PostPosted: Tue Feb 15, 2011 11:35 pm    Post subject: Flights of fancy Reply with quote

this one is a little bit old. but needs to be remembered.

http://www.guardian.co.uk/commentisfree/cifamerica/2010/jan/04/us-airport-security

by: Jennifer Abel
January 4 2010

Who benefits over the TSA controversy?

The civil liberties fight over airport body-scanning and pat downs is tainted by corporate interests. It's time to follow the money

The day after Christmas 2009 marked an important milestone here in the US, land of the free, home of the brave and self-styled beacon of individual rights across the globe: for the first time federal authorities went so far as to tell law-abiding travellers: "Anyone who needs a bathroom has to hold it in at least an hour."

Throughout my relatively short lifetime, the US government's shown an alarming increase of interest in its citizens' alimentary functions. Federal laws requiring urine-testing for drugs, anti-terrorist regulations limiting in-flight bathroom access – that last aspect of the otherwise-predictable Transportation Security Administration overreaction to the Christmas terror attempt left me especially pissed off, pardon the expression.

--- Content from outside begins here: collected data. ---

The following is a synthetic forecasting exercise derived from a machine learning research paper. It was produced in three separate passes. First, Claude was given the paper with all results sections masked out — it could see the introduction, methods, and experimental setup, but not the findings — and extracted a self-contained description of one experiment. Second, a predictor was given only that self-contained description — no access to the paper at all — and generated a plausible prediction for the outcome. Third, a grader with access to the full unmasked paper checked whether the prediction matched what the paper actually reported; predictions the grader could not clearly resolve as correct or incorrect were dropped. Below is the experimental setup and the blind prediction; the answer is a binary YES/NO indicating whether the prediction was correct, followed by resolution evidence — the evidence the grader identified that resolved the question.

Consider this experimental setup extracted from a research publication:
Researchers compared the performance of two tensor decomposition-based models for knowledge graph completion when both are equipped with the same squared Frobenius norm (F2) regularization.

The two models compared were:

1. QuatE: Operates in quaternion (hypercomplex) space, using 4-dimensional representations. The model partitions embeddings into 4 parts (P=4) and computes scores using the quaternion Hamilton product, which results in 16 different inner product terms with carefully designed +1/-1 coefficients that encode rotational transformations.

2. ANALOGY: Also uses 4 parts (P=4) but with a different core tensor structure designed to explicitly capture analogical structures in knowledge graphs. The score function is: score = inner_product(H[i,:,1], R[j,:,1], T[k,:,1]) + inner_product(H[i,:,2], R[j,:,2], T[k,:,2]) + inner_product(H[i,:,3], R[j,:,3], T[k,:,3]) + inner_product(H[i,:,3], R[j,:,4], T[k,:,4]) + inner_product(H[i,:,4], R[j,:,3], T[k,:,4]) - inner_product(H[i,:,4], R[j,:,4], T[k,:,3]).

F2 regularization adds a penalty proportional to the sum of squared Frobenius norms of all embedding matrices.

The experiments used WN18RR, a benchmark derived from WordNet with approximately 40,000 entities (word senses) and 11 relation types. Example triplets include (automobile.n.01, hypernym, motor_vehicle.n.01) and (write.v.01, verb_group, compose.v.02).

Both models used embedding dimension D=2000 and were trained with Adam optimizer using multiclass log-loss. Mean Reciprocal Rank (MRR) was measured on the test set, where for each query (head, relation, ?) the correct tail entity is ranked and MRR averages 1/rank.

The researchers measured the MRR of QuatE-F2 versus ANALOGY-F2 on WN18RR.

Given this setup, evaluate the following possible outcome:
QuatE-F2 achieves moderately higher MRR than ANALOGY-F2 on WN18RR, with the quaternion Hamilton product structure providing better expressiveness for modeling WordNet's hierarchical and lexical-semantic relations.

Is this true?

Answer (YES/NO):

I have a kidney problem that requires me to drink far more water than most people; if I were Catholic I could damn near string my own rosary out of the stones I've generated.

So I drink lots of water, dammit. How did this become a national security issue? If I don't drink I'll get another kidney stone, and you do NOT want me on a flight passing one of those. (Remember those scenes in The Exorcist when the demon possessed the little girl and she started croaking unholy obscenities and shooting puke-missiles everywhere? It's like that, only with different colours.) So I must drink, which means I must go to the bathroom, yet the federal government – specifically Gale Rossides, the TSA administrator responsible for the Boxing Day flight restrictions – told me I couldn't do that because a wannabe terrorist set his thigh on fire during the last hour of a flight?

And that "last hour" of a flight could easily stretch out for two or more, if the plane falls into a holding pattern before landing. During that final hour, or two, or three, Rossides wanted passengers to keep their hands visible at all times, refrain from holding anything in their laps, never reach into their carry-on bags, and obey a variety of other humiliating and pointless regulations that would make great spirit-breakers for serial-killer inmates in a supermax prison, but do nothing to stop a prepared terrorist from damaging a plane.

Fortunately, the new regulations included several draconian limits on international business travelers: no working on a laptop or listening to music, since in-cabin electronics weren't allowed on flights into the US. The Boxing Day bans didn't last long. From a civil-liberties perspective, we Americans were lucky that latest TSA chicanery inflicted inconvenience upon wealthy people with political clout. But how did America go that wrong, where someone so prone to authoritarian overreaction got legal authority over any life form more advanced than toilet-bowl mold? Why wasn't anybody fired over this?

I spent the early part of Christmas day thinking "Hmm, I should take advantage of a cheap-flights deal to visit relatives down in the Carolinas." Then came the attack, and when the new flight regulations were announced next day I decided: "Hell no, I'll wait until I find time to drive the 1,600-mile round trip myself." Should I need to fly across an ocean, the nearest Canadian airport is only 450 driving miles and an international border away from me, and I'd sooner deal with that than the TSA.

The one good thing about the Christmas attack is that it hasn't inspired anywhere near the usual number of calls for racial profiling. The terrorist this time hailed from Nigeria and looks neither Arab nor "Muslim"; he was unmistakably a black guy. To its credit, more or less, TSA never implemented outright racial profiling, no blatant requirements to single out brown people with squiggly alphabets. Instead, TSA swings too far in the other direction and seems to go out of its way to strip-search elderly Midwestern grannies so it can brag, "No pandering to racial stereotypes here, by God!"

If we were really serious about airline security, we'd imitate the tough-but-effective system Israel uses to keep El Al terrorism-free. But the Israeli method requires real money and effort, intelligently spent: its security agents are expert professionals, and compensated accordingly.

America, with many more airports to worry about than Israel, focuses on quantity over quality in its security agents. To fill its ranks quickly and cheaply, the TSA doesn't even require a high school diploma. (Note to American school students: You know those inspirational posters you see where famous athletes and celebrities exhort you to "Stay in school?" You can totally ignore those if you want to work for TSA when you grow up.)

We aren't willing to buy security that works, so we settle for illusions that don't. No reading books when your plane approaches its destination, no tweezers in your carry-on, shampoo's a threat when there's more than three ounces – that's how America responds to threats against it. The terrorists don't even need to succeed anymore, my country has already failed.